[Entries taken from a collection]
============================================================

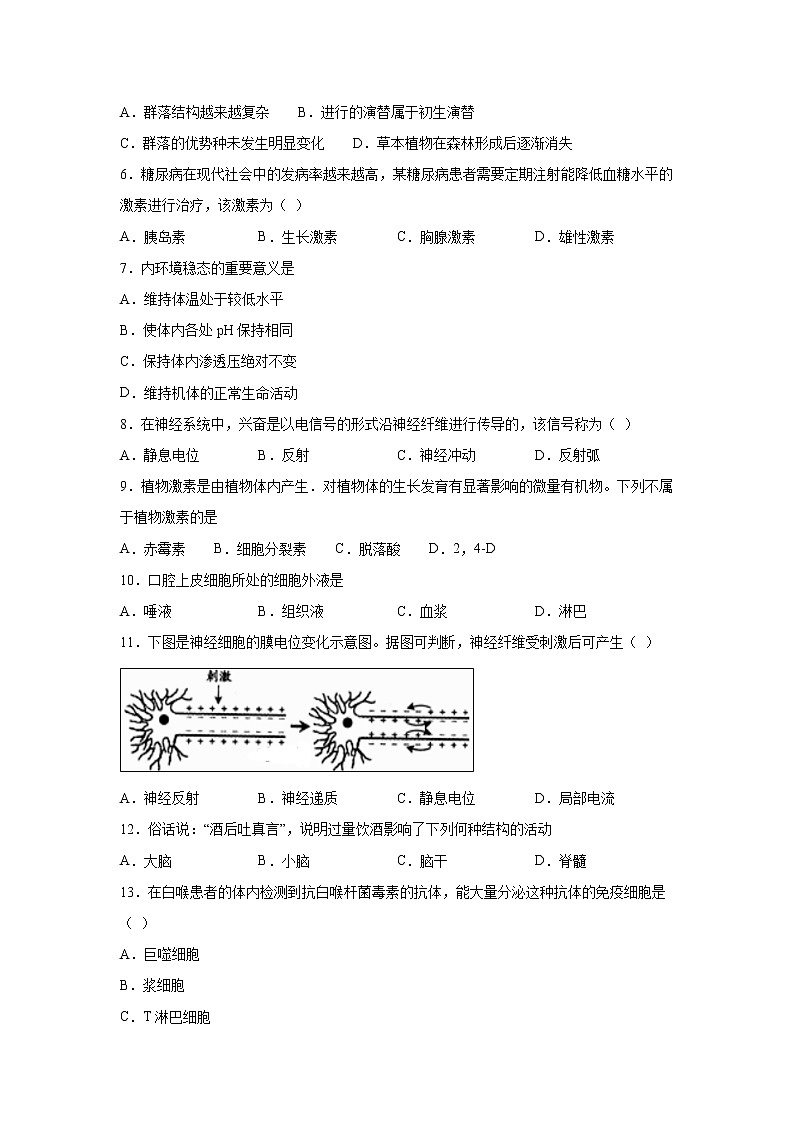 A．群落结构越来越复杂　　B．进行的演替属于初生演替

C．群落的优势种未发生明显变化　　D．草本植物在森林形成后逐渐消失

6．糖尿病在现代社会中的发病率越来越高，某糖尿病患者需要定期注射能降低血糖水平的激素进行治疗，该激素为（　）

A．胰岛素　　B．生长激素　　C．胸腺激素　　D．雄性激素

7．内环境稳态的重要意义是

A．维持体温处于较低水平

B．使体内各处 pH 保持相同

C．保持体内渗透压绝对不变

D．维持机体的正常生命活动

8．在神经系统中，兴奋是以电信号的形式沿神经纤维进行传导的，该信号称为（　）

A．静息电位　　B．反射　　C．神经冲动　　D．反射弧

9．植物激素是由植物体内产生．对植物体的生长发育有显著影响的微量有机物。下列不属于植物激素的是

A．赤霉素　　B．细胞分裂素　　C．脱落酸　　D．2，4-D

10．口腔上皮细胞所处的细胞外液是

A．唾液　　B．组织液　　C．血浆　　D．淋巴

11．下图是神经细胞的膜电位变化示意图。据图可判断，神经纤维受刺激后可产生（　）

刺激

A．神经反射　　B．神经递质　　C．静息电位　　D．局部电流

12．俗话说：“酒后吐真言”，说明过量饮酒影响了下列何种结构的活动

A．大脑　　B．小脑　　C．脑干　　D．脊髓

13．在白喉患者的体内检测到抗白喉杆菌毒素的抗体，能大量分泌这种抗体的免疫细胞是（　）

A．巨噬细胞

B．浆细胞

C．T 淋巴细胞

============================================================

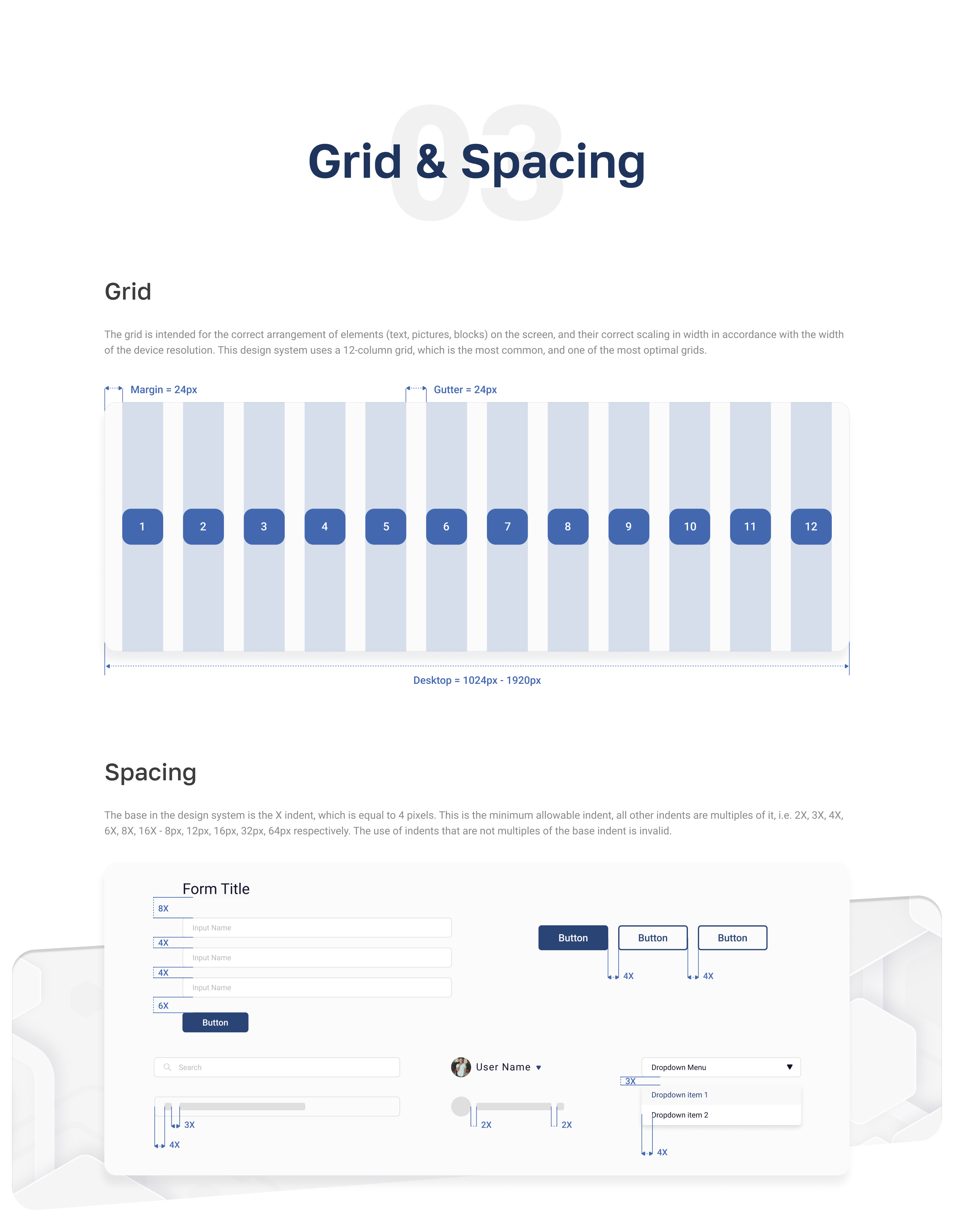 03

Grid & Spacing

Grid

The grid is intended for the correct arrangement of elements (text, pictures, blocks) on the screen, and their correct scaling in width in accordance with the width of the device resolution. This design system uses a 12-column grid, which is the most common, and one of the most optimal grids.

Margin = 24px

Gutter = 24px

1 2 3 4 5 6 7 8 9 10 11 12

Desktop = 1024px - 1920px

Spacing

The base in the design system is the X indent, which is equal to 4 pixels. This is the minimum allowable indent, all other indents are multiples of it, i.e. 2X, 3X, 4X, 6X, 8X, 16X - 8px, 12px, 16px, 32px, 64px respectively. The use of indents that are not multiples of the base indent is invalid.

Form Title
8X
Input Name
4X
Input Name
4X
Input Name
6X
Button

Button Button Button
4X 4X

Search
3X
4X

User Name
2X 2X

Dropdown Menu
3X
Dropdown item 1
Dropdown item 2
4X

============================================================

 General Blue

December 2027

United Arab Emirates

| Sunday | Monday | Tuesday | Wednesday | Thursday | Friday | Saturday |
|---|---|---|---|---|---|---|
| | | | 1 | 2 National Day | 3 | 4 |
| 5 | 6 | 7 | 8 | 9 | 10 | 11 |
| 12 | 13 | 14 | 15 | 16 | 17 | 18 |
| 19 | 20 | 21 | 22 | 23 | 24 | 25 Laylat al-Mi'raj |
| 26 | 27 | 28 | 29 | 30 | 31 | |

============================================================

Report all lines above with "system".

Answer for this exercise ▸
The grid is intended for the correct arrangement of elements (text, pictures, blocks) on the screen, and their correct scaling in width in accordance with the width of the device resolution. This design system uses a 12-column grid, which is the most common, and one of the most optimal grids.
The base in the design system is the X indent, which is equal to 4 pixels. This is the minimum allowable indent, all other indents are multiples of it, i.e. 2X, 3X, 4X, 6X, 8X, 16X - 8px, 12px, 16px, 32px, 64px respectively. The use of indents that are not multiples of the base indent is invalid.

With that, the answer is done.